Each year, more murals are added to the South Side, including five murals in 2019 and a public piano in 2020.
Hartney said the goals of this project are to calm traffic and build a sense of community, one of the main objectives of the SouthSide Arts District.
“We were fortunate to be awarded two grants—one from Northampton County and the other from Lehigh Valley Health Network—to create a street mural to help calm traffic at the intersection of Third and Adams streets,” Hartney said. “Public art has long been sought as a solution to busy trafficked intersections. Murals cause the driver to focus and navigate the crossing with caution.”
Many of the murals are also reflective of the Bethlehem culture and community. Artist Lauren Kuhn painted the mural outside of Tally Ho Tavern on West Fourth Street. The mural is based on the Steel Stacks.
Each mural takes a different amount of time to complete. Kuhn said hers took longer than expected because of the creative changes her project underwent.
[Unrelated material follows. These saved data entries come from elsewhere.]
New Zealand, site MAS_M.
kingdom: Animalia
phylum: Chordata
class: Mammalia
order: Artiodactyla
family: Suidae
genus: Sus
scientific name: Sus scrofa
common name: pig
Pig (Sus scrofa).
Her final piece is a colorful one in the style of stained glass.
“I initially started with a different idea, which didn’t work out as planned, so I scrapped it, sanded it down, re-sealed the panel and started over again with a Bethlehem Steel design,” Kuhn said. “I painted it outside, propped up vertically against my house, occasionally climbing up a ladder to get the upper three foot section, as I’m only a little over five feet tall.”
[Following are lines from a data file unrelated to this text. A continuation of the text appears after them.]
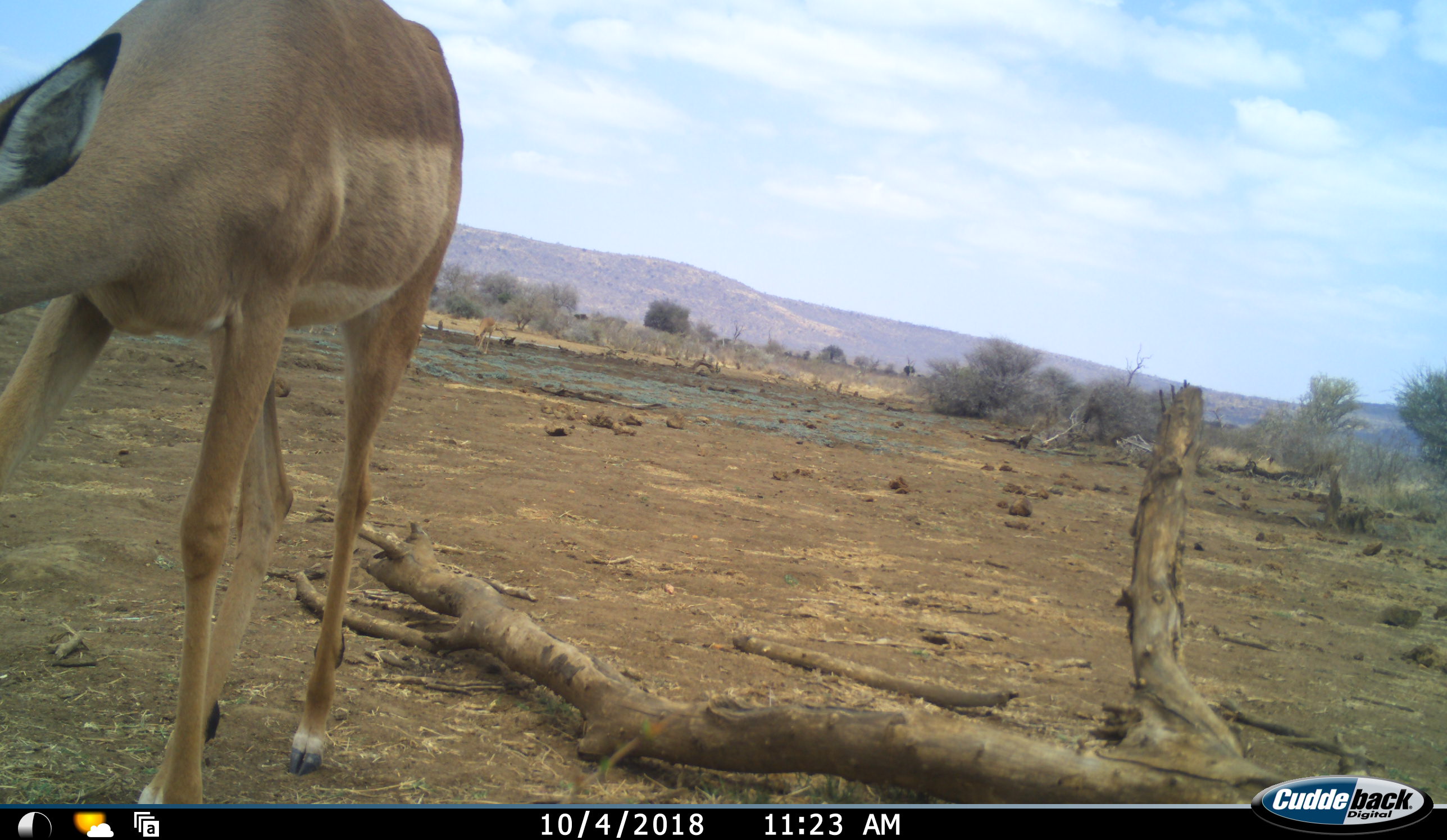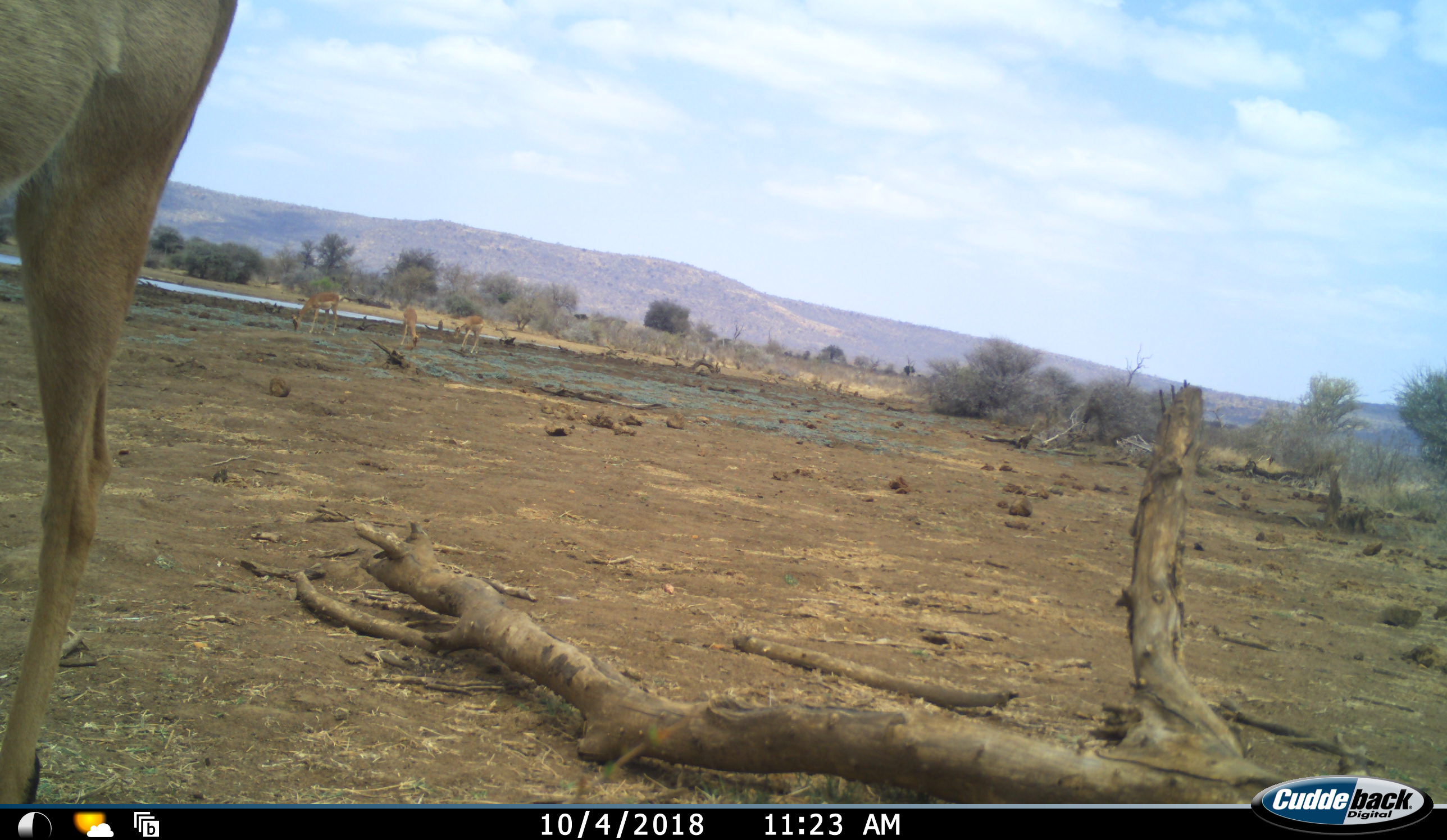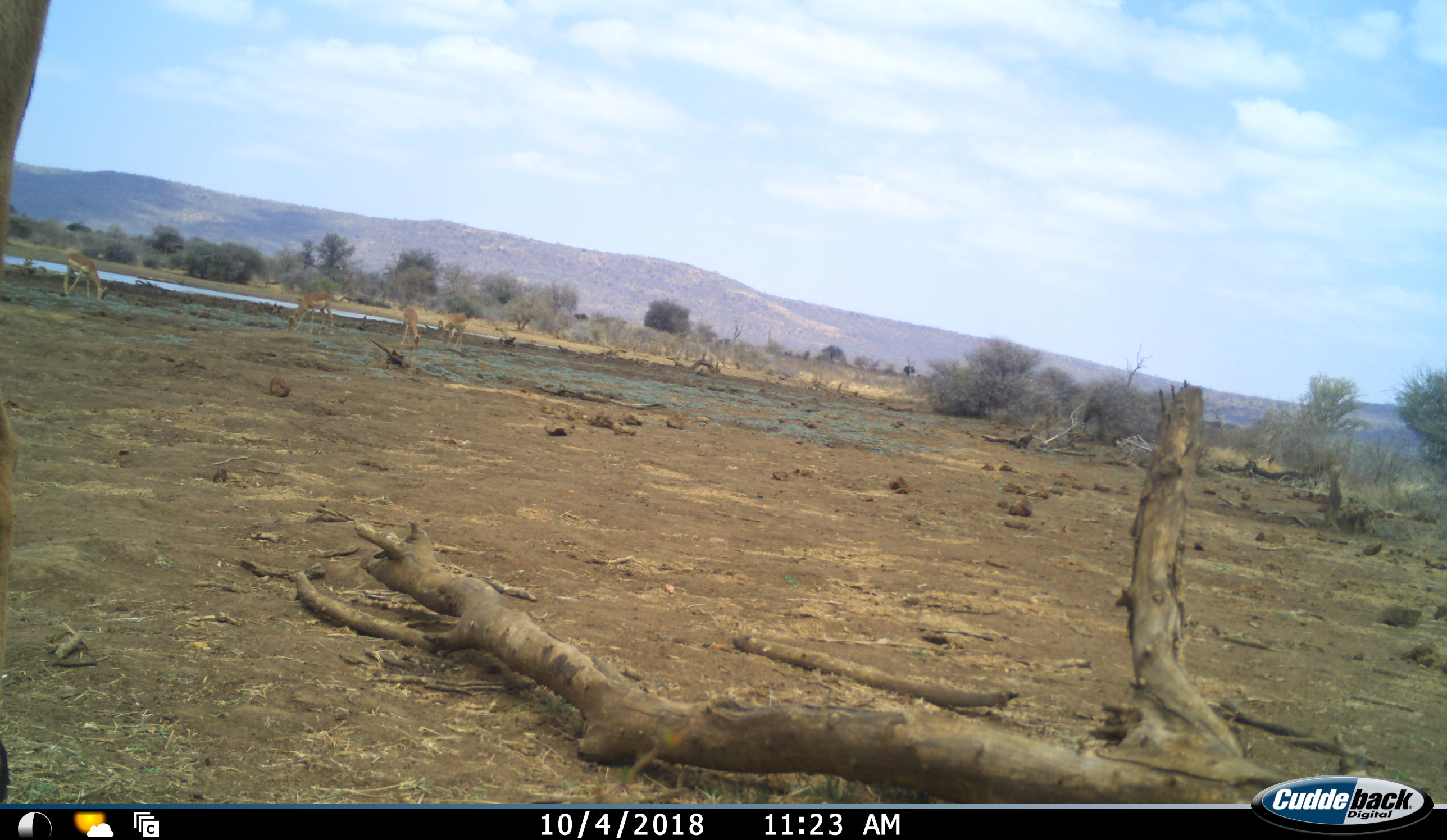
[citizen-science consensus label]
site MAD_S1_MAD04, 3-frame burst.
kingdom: Animalia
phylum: Chordata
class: Mammalia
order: Artiodactyla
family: Bovidae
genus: Aepyceros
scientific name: Aepyceros melampus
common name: impala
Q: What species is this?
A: Impala (Aepyceros melampus).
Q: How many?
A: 5.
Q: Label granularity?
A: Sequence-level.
Artist Sarah Karess said there are many other forms of inspiration for the murals.
Karess said for her project she completed one corner at a time, combining stencil work and free-hand art to produce a nature-inspired piece.
“Within any community, the cornerstone to wellness and quality of life is driven by kindness, and we all have a hand in helping each other grow,” Karess said. “Each unique corner of the mural features a colorful mosaic of floral patterns and diverse hands offering various flowers to passersby in cars and those on walks.”
Karess said she had to budget her time outside of her full-time job as a graphic designer to create her mural. She ended up taking two weekends and four week nights to complete the project.
The murals are on public display around the South Side for students, faculty, tourists and the rest of the Bethlehem community to see.